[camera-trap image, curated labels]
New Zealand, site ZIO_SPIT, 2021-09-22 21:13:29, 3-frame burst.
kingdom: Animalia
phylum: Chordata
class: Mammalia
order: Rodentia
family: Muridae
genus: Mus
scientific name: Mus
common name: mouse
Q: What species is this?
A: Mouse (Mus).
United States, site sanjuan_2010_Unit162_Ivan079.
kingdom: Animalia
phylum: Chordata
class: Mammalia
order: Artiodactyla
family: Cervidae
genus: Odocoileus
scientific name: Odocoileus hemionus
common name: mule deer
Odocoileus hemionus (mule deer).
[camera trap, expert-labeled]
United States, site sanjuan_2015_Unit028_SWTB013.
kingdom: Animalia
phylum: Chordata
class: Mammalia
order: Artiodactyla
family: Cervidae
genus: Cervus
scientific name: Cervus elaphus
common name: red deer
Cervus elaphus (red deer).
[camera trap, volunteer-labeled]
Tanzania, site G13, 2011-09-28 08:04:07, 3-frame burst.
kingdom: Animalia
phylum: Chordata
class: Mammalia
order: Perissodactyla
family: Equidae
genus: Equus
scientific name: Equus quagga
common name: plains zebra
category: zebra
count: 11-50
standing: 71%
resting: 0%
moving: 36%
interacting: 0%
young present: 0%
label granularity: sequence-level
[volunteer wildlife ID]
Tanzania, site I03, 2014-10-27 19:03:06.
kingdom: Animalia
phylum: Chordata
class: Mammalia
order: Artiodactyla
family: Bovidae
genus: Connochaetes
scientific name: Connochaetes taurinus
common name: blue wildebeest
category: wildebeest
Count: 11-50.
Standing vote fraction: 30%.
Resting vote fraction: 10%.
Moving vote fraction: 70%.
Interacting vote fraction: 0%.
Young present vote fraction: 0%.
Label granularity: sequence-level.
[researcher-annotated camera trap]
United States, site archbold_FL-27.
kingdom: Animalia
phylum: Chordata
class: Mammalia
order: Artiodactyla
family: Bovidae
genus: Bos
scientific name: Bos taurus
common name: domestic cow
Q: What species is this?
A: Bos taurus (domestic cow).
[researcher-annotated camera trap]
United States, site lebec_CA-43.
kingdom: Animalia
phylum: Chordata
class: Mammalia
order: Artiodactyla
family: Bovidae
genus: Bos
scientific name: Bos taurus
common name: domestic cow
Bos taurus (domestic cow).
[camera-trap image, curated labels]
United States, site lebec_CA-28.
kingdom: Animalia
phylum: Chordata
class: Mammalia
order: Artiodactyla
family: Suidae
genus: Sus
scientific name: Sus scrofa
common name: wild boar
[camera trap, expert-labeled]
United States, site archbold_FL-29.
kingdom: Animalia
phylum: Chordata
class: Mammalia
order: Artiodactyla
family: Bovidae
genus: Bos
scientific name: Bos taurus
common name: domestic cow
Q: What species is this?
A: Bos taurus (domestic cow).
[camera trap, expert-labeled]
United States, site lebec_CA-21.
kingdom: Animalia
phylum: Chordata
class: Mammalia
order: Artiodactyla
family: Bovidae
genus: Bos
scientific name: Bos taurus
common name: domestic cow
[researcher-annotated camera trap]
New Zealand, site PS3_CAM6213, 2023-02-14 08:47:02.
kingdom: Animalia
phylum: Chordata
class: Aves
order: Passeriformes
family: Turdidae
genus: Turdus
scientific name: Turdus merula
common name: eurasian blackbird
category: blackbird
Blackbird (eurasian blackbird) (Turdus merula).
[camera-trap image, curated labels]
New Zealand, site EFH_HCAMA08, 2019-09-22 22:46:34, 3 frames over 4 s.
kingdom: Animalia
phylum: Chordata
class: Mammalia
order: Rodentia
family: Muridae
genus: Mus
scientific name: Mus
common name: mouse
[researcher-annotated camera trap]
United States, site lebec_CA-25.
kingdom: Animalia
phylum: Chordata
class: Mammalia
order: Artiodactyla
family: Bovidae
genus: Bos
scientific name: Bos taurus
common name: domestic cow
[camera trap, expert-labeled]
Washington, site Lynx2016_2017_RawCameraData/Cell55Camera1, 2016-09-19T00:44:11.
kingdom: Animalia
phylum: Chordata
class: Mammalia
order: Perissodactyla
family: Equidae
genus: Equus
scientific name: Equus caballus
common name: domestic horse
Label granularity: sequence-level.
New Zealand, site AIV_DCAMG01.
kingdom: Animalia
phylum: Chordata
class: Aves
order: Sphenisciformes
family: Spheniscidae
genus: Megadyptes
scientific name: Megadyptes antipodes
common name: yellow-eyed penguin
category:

§ ABOUT THIS EXERCISE
For the lines above, output exactly those from the line containing "scientific name: Sus scrofa" through the line containing "New Zealand, site PS3_CAM6213, 2023-02-14", and skip the others.

§ RESPONSE TO THE TASK
scientific name: Sus scrofa
common name: wild boar
[camera trap, expert-labeled]
United States, site archbold_FL-29.
kingdom: Animalia
phylum: Chordata
class: Mammalia
order: Artiodactyla
family: Bovidae
genus: Bos
scientific name: Bos taurus
common name: domestic cow
Q: What species is this?
A: Bos taurus (domestic cow).
[camera trap, expert-labeled]
United States, site lebec_CA-21.
kingdom: Animalia
phylum: Chordata
class: Mammalia
order: Artiodactyla
family: Bovidae
genus: Bos
scientific name: Bos taurus
common name: domestic cow
[researcher-annotated camera trap]
New Zealand, site PS3_CAM6213, 2023-02-14 08:47:02.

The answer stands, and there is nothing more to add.